Monday, January 18, 2010

Addison turns 3

I am a little sad. Addison turned 3 years old yesterday. She is my last one and is growing out of the baby stage. Who am I kidding, she came out grown. This little person thinks she is a big kid. I guess since she has 3 older siblings that is to be expected.

The morning she was born, I remember the dr. placing her on my stomach and it was love at first site. Corny I know but oh so true. I told Todd that she didn't look like the other kiddos. YES, she looks like ME. I was so excited that one of them resembled me. I mean, come on, I do all the work and Dad gets all the glory.

Addison is such a character. Nicknamed Queen A (as in queen b) she tries to run the show...ok she does a lot of the time. One of her most used phrases is " you're not the boss...I the boss." I hear this often when she is playing with the twinkies. It doesn't help that they normally give into her. She is just too darn cute not to when she bats her eyes and looks all innocent. We are in trouble!!

We are blessed with the last addition to our family. She continuously makes us laugh and gives awesome BIG hugs. Happy Birthday Addison!! We love you!!

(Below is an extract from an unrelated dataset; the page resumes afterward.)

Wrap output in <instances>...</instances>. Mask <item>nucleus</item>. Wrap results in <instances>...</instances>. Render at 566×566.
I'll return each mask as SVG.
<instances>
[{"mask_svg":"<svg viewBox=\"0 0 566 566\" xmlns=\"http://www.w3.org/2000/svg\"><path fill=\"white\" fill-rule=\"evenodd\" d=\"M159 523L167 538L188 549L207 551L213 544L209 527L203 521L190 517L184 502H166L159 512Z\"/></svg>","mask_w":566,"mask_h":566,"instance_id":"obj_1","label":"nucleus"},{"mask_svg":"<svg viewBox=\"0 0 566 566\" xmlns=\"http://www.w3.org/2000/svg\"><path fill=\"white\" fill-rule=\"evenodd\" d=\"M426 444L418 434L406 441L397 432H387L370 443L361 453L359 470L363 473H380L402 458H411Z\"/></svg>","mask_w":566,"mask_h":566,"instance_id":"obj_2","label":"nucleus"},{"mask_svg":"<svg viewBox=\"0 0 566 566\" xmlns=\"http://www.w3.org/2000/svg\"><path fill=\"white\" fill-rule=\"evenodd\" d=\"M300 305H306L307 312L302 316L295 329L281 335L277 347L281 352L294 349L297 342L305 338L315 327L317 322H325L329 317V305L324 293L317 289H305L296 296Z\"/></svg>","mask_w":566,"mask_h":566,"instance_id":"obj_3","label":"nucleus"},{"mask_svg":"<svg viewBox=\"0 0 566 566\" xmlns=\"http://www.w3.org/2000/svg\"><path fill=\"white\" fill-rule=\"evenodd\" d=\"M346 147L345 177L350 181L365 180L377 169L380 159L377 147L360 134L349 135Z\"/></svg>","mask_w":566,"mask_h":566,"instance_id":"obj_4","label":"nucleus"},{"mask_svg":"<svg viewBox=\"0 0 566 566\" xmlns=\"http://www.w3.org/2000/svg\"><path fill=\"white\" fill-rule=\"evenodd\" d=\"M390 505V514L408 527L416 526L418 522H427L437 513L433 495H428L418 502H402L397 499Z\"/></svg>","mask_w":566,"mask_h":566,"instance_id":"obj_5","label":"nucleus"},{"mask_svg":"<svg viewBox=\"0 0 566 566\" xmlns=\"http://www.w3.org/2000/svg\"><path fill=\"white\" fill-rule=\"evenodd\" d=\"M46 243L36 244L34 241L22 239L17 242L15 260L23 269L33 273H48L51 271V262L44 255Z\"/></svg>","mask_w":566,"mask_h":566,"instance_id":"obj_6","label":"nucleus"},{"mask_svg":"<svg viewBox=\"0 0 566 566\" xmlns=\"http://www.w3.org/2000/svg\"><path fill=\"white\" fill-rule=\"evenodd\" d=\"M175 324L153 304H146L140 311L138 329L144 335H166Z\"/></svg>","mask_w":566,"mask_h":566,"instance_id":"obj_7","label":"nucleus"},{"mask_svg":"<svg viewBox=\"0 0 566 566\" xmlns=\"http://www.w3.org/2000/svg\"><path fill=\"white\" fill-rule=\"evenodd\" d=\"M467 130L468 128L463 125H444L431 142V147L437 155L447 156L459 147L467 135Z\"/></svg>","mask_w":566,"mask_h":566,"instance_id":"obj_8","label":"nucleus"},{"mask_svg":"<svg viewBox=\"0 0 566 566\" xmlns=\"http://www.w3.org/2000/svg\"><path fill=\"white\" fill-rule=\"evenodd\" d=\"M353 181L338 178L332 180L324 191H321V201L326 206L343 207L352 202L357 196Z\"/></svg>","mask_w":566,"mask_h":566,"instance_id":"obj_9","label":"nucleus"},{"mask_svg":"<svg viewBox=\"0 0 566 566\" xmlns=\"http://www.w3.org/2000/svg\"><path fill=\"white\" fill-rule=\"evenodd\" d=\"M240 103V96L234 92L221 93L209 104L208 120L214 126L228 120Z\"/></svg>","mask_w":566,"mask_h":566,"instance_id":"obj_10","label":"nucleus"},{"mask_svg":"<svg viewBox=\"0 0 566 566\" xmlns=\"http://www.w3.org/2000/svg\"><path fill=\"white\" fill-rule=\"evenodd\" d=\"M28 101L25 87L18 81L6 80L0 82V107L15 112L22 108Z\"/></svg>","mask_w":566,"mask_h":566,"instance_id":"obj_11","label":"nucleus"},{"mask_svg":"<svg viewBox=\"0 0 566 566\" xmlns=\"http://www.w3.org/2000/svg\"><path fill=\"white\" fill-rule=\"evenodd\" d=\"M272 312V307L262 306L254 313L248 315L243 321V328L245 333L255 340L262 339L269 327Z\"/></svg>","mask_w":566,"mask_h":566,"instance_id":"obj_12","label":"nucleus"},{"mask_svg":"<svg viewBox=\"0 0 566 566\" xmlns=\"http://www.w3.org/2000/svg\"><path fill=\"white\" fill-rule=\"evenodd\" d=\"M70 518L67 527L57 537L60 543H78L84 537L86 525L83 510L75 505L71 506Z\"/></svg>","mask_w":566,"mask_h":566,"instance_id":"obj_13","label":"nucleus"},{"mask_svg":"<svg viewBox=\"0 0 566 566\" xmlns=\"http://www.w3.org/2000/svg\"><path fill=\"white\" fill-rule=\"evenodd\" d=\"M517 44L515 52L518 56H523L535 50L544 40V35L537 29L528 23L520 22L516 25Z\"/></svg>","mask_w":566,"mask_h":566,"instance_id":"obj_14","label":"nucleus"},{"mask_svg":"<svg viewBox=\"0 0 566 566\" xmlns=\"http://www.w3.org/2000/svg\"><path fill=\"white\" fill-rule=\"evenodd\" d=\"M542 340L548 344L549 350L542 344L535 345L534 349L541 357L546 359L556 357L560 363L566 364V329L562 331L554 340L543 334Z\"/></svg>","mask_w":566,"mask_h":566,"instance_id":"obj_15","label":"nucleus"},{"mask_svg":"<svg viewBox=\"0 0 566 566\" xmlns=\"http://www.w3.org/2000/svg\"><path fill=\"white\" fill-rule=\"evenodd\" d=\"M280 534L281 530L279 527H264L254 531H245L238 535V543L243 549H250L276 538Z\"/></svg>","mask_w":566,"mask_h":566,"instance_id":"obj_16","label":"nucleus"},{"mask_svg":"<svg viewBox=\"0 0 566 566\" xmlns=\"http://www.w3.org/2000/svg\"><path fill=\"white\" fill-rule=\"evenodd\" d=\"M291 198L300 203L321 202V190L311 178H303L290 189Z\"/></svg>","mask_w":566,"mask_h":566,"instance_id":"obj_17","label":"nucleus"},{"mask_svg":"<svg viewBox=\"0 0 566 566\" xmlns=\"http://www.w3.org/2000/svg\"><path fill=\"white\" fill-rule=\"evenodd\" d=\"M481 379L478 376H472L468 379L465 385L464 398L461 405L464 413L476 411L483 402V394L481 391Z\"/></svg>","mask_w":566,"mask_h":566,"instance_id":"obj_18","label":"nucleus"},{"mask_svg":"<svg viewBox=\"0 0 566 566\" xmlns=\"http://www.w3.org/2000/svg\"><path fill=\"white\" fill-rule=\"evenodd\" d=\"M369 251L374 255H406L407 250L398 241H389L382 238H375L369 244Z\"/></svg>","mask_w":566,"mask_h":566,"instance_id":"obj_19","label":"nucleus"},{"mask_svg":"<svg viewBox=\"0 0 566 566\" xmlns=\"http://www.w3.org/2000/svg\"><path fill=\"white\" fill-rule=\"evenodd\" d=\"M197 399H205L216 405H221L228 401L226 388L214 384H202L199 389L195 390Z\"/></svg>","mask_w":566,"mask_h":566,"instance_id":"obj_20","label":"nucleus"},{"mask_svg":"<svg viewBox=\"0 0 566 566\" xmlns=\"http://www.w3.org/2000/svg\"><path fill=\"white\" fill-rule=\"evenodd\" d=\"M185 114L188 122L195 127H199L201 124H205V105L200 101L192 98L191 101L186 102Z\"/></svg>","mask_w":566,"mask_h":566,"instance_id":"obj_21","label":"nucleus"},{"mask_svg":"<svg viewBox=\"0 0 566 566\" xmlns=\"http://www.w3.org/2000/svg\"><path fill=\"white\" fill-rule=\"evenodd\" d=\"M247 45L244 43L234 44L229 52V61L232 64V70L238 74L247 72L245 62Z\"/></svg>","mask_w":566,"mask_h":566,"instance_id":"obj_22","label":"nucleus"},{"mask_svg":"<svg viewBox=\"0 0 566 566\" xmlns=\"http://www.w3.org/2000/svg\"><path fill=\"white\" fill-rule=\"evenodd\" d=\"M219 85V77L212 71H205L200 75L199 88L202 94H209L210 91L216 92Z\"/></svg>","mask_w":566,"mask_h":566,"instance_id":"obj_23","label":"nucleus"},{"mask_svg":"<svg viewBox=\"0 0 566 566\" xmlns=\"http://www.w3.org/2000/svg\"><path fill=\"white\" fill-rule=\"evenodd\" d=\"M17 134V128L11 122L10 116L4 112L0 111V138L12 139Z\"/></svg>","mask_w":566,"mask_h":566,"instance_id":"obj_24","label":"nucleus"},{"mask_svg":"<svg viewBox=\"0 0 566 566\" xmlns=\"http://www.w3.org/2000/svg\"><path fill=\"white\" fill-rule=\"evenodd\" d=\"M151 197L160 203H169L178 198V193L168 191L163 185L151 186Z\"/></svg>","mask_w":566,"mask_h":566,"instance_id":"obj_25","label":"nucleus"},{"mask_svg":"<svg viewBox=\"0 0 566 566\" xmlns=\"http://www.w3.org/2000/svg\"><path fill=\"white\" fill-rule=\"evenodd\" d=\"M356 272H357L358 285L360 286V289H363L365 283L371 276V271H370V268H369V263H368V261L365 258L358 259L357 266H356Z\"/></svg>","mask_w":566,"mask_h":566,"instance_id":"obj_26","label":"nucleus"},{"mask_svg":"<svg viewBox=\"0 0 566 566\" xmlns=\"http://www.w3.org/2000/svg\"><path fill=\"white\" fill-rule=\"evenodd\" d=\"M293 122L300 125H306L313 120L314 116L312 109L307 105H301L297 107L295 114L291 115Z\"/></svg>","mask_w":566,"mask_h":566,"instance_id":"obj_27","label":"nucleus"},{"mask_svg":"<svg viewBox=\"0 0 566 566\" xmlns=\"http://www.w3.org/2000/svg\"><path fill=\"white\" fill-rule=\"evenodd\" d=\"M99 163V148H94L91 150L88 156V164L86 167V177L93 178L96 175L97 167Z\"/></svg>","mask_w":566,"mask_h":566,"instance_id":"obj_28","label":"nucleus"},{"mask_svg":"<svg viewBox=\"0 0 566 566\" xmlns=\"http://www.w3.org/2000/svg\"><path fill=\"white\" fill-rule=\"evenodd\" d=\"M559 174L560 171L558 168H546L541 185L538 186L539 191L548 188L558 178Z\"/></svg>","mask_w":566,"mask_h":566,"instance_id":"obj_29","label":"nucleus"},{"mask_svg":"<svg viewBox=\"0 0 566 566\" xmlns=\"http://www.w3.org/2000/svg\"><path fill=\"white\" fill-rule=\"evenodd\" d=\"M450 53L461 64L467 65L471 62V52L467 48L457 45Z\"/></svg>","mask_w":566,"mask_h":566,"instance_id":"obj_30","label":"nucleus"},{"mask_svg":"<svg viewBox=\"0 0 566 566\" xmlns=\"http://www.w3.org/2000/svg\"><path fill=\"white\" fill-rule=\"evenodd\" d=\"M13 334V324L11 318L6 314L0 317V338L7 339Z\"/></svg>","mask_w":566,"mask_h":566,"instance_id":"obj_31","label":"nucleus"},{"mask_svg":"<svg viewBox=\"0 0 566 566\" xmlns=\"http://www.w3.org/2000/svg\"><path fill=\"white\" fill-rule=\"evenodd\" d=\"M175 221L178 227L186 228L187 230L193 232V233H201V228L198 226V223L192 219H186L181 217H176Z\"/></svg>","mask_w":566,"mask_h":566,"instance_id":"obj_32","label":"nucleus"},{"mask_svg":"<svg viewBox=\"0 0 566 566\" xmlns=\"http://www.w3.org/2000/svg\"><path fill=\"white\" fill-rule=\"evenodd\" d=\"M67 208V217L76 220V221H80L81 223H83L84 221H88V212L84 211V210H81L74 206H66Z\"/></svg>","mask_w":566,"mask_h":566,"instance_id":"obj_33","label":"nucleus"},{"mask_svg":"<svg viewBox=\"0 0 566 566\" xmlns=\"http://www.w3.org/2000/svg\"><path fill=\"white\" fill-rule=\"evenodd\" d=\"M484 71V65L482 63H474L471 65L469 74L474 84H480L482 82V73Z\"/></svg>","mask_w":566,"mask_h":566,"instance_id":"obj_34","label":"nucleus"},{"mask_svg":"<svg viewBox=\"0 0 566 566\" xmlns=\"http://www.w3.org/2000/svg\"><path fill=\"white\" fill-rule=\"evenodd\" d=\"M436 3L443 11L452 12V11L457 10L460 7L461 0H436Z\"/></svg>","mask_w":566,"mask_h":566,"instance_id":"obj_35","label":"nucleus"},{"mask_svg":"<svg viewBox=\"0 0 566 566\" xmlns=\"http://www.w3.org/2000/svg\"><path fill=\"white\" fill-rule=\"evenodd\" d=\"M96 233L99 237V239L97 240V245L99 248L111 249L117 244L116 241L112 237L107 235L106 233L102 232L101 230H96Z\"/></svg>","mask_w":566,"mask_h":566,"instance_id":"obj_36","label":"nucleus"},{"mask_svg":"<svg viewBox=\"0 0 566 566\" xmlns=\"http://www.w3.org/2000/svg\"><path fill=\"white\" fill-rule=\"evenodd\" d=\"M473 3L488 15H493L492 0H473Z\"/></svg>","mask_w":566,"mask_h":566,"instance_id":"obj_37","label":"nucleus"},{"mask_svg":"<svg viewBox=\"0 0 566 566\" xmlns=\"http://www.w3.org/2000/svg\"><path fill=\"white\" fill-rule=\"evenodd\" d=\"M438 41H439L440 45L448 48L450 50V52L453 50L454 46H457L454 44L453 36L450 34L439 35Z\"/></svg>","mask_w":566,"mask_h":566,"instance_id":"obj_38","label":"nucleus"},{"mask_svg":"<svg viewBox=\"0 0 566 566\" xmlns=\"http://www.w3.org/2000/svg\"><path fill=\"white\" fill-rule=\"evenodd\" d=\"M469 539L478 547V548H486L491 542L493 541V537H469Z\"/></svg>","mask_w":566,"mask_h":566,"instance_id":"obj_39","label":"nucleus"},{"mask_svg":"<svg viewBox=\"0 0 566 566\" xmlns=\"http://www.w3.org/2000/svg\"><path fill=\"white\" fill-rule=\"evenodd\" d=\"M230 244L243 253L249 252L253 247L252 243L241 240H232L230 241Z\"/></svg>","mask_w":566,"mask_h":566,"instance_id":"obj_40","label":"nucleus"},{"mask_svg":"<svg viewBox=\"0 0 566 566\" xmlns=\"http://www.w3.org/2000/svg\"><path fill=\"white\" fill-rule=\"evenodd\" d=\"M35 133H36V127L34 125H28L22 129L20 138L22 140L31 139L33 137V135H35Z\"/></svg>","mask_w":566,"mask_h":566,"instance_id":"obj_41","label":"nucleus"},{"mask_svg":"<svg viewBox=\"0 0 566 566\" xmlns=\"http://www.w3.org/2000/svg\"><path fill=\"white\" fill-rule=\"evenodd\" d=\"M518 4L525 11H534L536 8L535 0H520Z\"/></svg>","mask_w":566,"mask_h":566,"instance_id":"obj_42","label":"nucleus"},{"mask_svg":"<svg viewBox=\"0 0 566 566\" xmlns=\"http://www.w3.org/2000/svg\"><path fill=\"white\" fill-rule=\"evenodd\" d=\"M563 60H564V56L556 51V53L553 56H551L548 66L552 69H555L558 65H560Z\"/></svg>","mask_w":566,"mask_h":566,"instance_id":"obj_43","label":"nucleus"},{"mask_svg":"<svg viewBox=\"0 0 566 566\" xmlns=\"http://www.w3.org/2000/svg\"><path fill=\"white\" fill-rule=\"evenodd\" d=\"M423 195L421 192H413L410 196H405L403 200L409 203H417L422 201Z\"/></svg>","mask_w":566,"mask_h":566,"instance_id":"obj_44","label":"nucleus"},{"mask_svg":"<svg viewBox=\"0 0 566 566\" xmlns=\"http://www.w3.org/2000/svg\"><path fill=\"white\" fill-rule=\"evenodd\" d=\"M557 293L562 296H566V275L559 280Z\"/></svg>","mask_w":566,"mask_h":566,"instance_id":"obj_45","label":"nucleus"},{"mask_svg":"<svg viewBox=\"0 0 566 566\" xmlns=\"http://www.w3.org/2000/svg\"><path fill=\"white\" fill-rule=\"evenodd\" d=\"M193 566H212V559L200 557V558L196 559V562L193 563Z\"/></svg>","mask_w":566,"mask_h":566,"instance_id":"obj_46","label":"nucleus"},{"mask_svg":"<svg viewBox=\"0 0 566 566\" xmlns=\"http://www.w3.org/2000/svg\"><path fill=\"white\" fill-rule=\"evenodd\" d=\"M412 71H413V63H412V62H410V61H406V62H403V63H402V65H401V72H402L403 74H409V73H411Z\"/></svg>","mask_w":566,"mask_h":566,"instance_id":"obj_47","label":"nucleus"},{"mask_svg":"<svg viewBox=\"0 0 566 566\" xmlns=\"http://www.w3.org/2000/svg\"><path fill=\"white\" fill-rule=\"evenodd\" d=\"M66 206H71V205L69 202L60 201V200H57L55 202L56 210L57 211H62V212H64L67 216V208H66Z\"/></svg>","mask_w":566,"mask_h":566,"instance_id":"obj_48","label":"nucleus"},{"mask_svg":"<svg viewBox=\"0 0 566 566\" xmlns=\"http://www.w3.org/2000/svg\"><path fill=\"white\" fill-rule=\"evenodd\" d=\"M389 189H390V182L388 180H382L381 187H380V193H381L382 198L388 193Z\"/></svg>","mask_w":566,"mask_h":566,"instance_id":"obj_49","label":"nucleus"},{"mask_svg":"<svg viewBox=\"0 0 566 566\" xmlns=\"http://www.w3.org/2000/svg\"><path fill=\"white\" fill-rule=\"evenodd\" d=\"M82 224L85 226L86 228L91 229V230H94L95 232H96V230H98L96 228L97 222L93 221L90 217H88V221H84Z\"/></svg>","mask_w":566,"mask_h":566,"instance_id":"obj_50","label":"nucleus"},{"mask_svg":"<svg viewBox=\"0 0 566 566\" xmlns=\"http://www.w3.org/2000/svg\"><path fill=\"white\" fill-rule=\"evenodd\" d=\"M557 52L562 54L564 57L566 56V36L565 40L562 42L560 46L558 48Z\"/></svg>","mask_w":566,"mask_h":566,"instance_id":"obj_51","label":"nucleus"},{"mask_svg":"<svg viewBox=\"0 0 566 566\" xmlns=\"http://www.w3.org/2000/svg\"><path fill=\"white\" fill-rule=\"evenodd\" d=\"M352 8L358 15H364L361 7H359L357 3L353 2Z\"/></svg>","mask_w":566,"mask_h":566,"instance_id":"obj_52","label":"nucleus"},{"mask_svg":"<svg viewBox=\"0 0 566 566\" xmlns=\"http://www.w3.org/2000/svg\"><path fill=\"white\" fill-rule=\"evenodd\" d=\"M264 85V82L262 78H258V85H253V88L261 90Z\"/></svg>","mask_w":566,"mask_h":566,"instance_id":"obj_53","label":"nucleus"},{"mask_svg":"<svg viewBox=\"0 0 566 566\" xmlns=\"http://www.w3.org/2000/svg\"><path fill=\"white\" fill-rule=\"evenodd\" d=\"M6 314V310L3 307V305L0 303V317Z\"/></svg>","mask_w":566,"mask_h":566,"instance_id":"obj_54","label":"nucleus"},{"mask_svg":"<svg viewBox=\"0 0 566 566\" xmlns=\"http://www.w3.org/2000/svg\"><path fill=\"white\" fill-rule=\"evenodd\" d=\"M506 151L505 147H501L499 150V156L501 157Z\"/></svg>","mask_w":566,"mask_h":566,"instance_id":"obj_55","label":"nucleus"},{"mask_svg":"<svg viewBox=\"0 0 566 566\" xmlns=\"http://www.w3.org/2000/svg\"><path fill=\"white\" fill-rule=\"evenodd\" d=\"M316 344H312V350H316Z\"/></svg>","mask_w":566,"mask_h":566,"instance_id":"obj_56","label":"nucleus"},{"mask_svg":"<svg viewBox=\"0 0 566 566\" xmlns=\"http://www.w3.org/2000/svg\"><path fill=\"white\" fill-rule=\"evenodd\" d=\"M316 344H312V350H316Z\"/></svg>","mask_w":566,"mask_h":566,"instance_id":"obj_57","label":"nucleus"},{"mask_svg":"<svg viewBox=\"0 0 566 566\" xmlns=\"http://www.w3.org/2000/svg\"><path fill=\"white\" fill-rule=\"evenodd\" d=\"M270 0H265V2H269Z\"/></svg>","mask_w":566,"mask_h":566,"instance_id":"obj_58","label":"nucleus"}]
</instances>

Wednesday, January 13, 2010

On Facebook of all places

Before I got out of bed this morning I had my quiet time. I have struggled with forgiving for about a year now. I just can't seem to let this go with this person. My head knows that I am to forgive as God does but my heart is bitter toward this person and what was done to me. So that was at the top of my prayer time. I desperately want to let this go because it is hindering my relationship with my Lord. I can't grow in my faith if this isn't resolved. Some times I feel consumed by it. I don't want to feel this way any more.

I asked God to give me a verse for what is going on with my forgiving. What is His take on all of this mess. I got up from bed and went on with my day not thinking that He would get back to me right then. You know that it could take some time when God is working on us.*grin*

Around noon I got on Facebook to check on everyone and my messages. As I am scanning over posts my eyes catch a phrase. "Has anyone hurt you???" Now usually I skip over that stuff but it was from a Christian site so I bit and went to the page. OMgoodness, as I read I knew that God had given me my verse. ON FACEBOOK OF ALL PLACES!!

"There is only one law giver and judge, the One who is able to save and destroy." James 4:12

Now the scenario of how that person was hurt was completely different than mine but the feelings were the same. As a christian, I know I am to forgive but my heart is not wanting to because of my hurt. It is not my place to judge this person or their actions. It is not my place to be judge, jury and executioner. That is then my sin!! I need to hand this over to God to handle and ask for mercy on that person. That is when my heart and head will connect to forgive.

Wow, I never thought in a million years that I would hear from God on Facebook. LOL. It is true that HE is every where but I have to chuckle about this one.

Tuesday, January 12, 2010

Making changes

They say it takes 3 weeks to make a habit. I am determined to make good ones this year. Our life around here is mostly chaotic. Which I hate to admit is a lot of my fault. I am the biggest procrastinator you will find and that isn't good. But at least I realize it and am working to change it.

I am GOING to have a schedule and stick with it! Yes, I know that there has to be some give and take on it since we do homeschool. That doesn't mean that it has to happen often and whenever I think I need an excuse to just be lazy.

The first weeks in January have been hairy. I will say that with the holidays and all the family being at my house has been part of it. I was ready to pull my hair out and scream like a maniac just looking around at the clutter and mess. I made a commitment a few years ago that I wouldn't continue screaming at the top of my lungs to get the kids to do their chores or whatever it was that I told them to do. I am ashamed to confess...it happened... too much for my liking.

So changes are coming in the Wilson house. Good ones. Yes there will be trial and error, maybe too many for my liking, but it will happen. I know not to set my expectations too high because it will not happen over night. There will be many tears and tantrums on both sides. So, feel free to ask how it is going. You may want to wait a month or more so you don't get you head bit off. *grin*

Monday, January 11, 2010

see you soon sister

Saturday was the one year anniversary of Gwen's passing. She was a wonderful caring person who wanted to take care of everyone. Sometimes neglecting herself. She was taken from this earth earlier than all of us wanted but God has given us a peace that passes all understanding. She is missed tremendously but we know that one day we will meet up with her again and rejoice in our Saviors love for us all.

I wish that I had a picture of her to post so that you all could see what a beautiful person she was not only on the inside. She had a smile that would lite up her face and make you smile too. We love her dearly and would liked to have her here for our own selfishness but know that there were reasons beyond us that her life was shorter that we wanted. May you rest in peace sister and we will see you soon.